Essas contas sugeriram que o facto de Vlahovic estar a trabalhar num documentário sobre a crise humanitária em Gaza seria o suposto motivo.

No entanto, Jean-Yves Vlahovic e a sua família salientaram que a autópsia não revelou “nenhuma evidência de lesões traumáticas que sugerissem violência como causa da morte”.

Salientaram também que as imagens das câmaras de vigilância da escadaria do edifício e da rua permitiram à polícia judiciária de Marselha e ao Ministério Público concluir que nenhuma pessoa não autorizada tinha entrado ou saído do edifício antes da morte de Marine Vlahovic.
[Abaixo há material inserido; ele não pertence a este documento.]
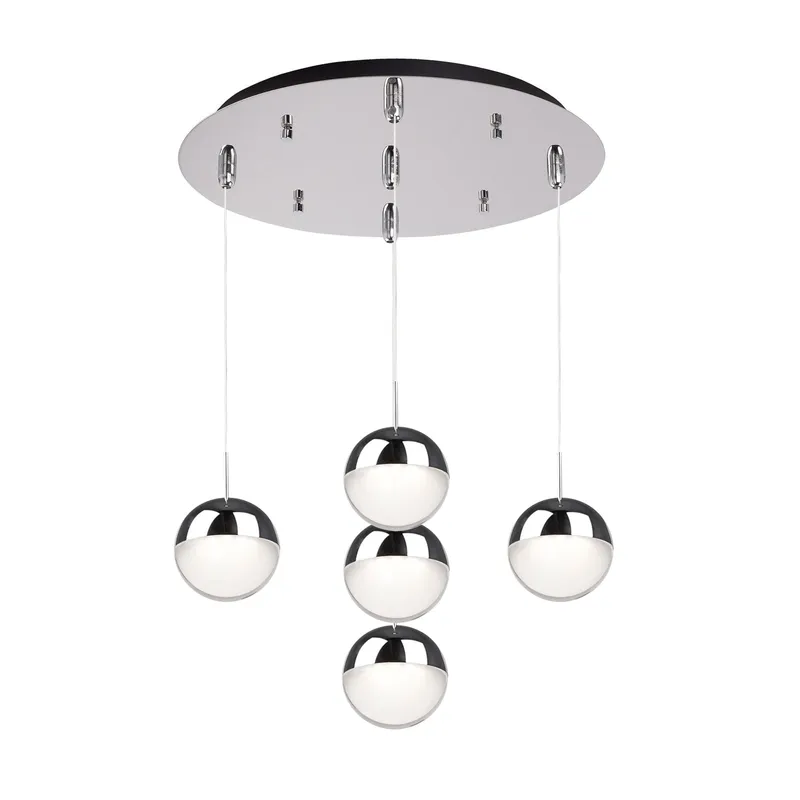 Pluto 4-in 5 Head Multi Pendant — Kuzco Lighting LED Landscape Lights  3000K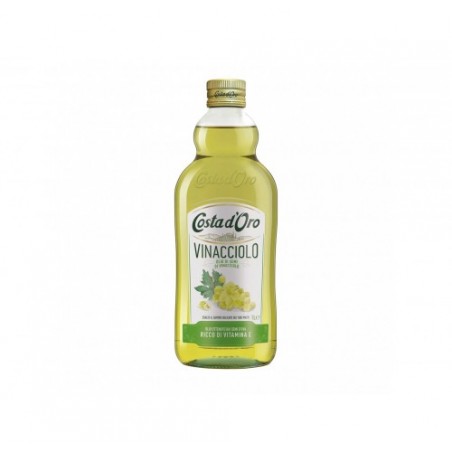 OLIO SEMI VINACCIOLO COSTA D'ORO  LT.1X8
Falsas alegações repetidas

Não é a primeira vez que os rumores sobre a morte de Vlahovic se tornam virais, com uma narrativa semelhante a ter ganho força em 2025.

Desta vez, muitos dos posts não referiram que Vlahovic morreu há mais de um ano, fazendo crer que a sua morte foi recente. Outras contas nas redes sociais questionaram por que razão os pormenores da autópsia nunca tinham sido tornados públicos.
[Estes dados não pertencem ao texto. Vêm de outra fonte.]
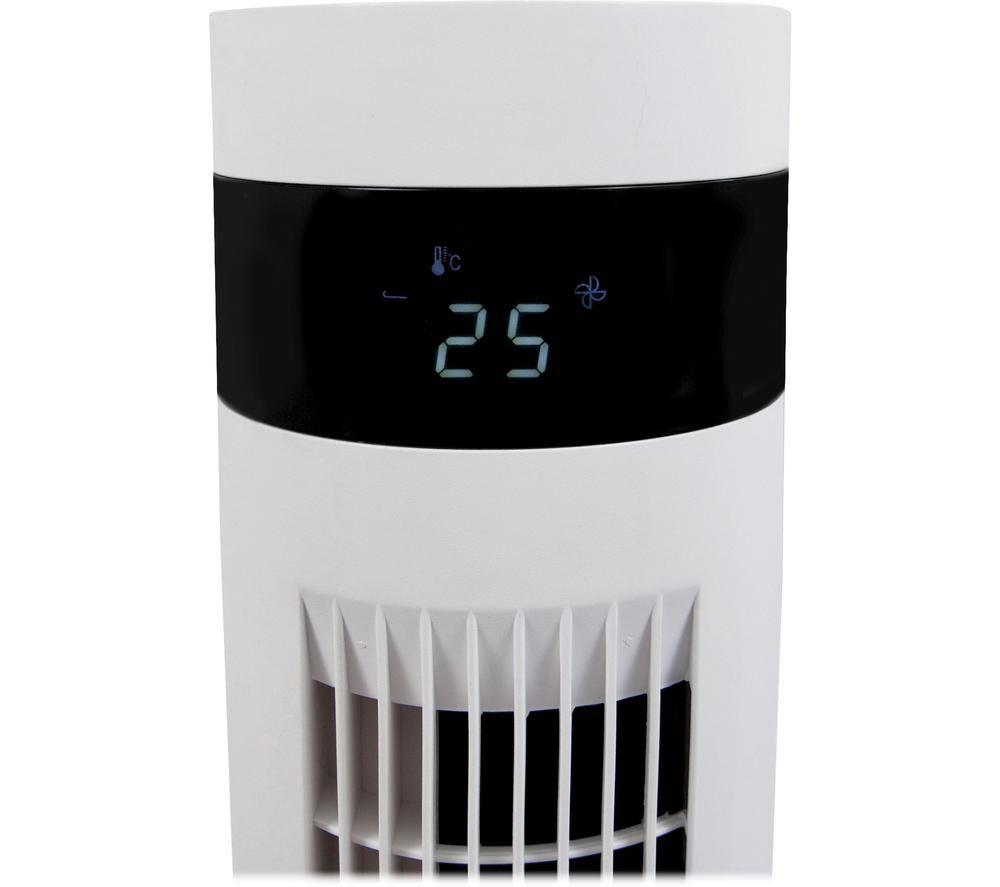 IGENIX IGFD6035W Portable Tower Fan - White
De facto, no início de dezembro de 2024, o Ministério Público de Marselha declarou que um exame post mortem tinha "excluído o envolvimento de um terceiro", mas que estavam a ser realizados "testes toxicológicos".
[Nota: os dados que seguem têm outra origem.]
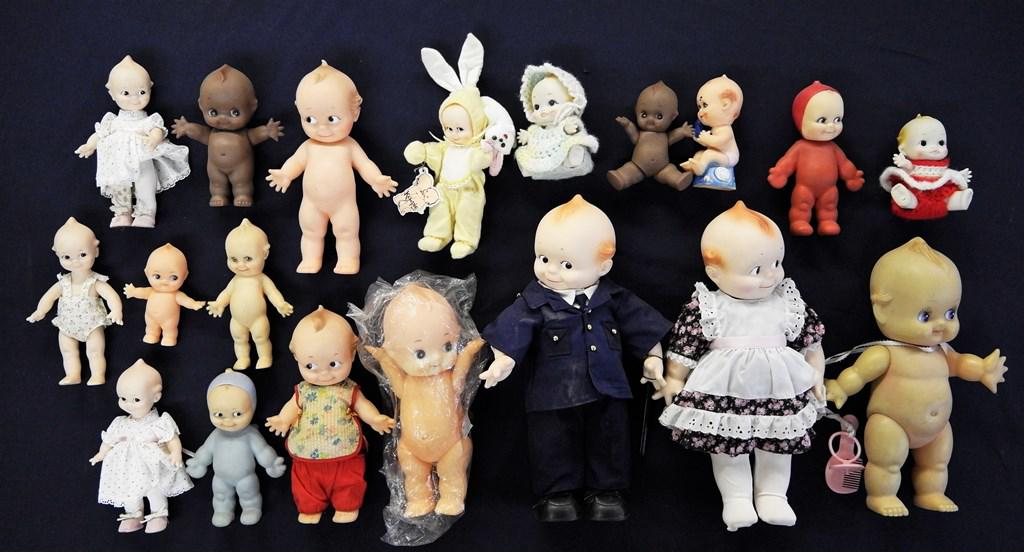 Large Group of Kewpie Vinyl Dolls (1 of 11)
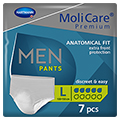 MOLICARE Premium MEN Pants 5 Tropfen L 7 Stck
A família de Marine Vlahovic confirmou à Euronews ter consultado o relatório da autópsia, o qual confirmou que esta não foi assassinada. Segundo a família, o relatório indica que "não foram encontradas lesões traumáticas consistentes com violência que possam ter contribuído para a morte". A família não quis revelar mais pormenores sobre o relatório.

Frustração com a cobertura da guerra de Gaza

Esta nova vaga de acusações, responsabilizando Israel pelo assassínio de Vlahovic, surge num momento em que o governo israelita enfrenta um escrutínio público crescente sobre a sua campanha militar com os EUA contra o Irão.

Jean-Yves Vlahovic especificou que as notícias de que Marine estava a trabalhar num documentário intitulado "Na Faixa de Gaza" na altura da sua morte eram imprecisas.

"A minha filha não estava a fazer um documentário em Gaza. Ela viajou para o Cairo com um colega porque esperava chegar a Gaza no final de 2023, mas não havia forma de lá chegar. No Egito, conheceu pessoas de Gaza que tinham fugido aos bombardeamentos israelitas - foi nisso que o documentário se centrou", disse.

Apesar de não existirem provas de que a morte de Vlahovic estivesse relacionada com Israel, a jornalista manifestou a sua frustração com a forma como os meios de comunicação social franceses noticiaram o conflito na Faixa de Gaza.

Em 2024, a Télérama noticiou que Vlahovic tinha optado por não renovar a sua carteira de jornalista devido à sua frustração com a cobertura mediática da guerra em Gaza. O seu pai esclareceu a sua decisão à Euronews, explicando que a filha tinha sido profundamente afetada pelo que considerava ser uma falta de confiança nos repórteres palestinianos baseados em Gaza.

A jornalista freelance Mariam Dagga, 33 anos, que trabalhou com a Associated Press e outros meios de comunicação durante a guerra de Gaza (AP Photo/Jehad Alshrafi, File)
A jornalista freelance Mariam Dagga, 33 anos, que tinha estado a trabalhar com a Associated Press e outros meios de comunicação social durante a guerra de Gaza (AP Photo/Jehad Alshrafi, Ficheiro) AP Photo

Os jornalistas palestinianos foram uma das poucas fontes de informação no terreno durante a guerra entre Israel e o Hamas, depois de Israel ter proibido a entrada de repórteres estrangeiros na Faixa de Gaza na sequência dos ataques terroristas do Hamas contra Israel em 7 de outubro de 2023.

"Ela viveu na Cisjordânia durante vários anos e tinha muitos amigos na região, incluindo jornalistas em Gaza. Ficou chocada com o que considerou ser um apagão dos media franceses. Disse-me que alguns meios de comunicação social não confiavam nos jornalistas de Gaza, o que a chocou", contou à Euronews.

A própria Marine Vlahovic falou desta desilusão no epílogo do seu podcast Carnets de Correspondante, publicado pela Arte Radio no final de junho de 2024, refletindo sobre o seu tempo no Egito.

No último episódio, "Gaza Calling", diz: "Acabei por regressar a França, mas continuo ligada a Gaza. Estou a afastar-me do jornalismo - estou desanimada com a cobertura mediática. Pela primeira vez em 15 anos, não vou pedir a renovação do meu cartão de jornalista".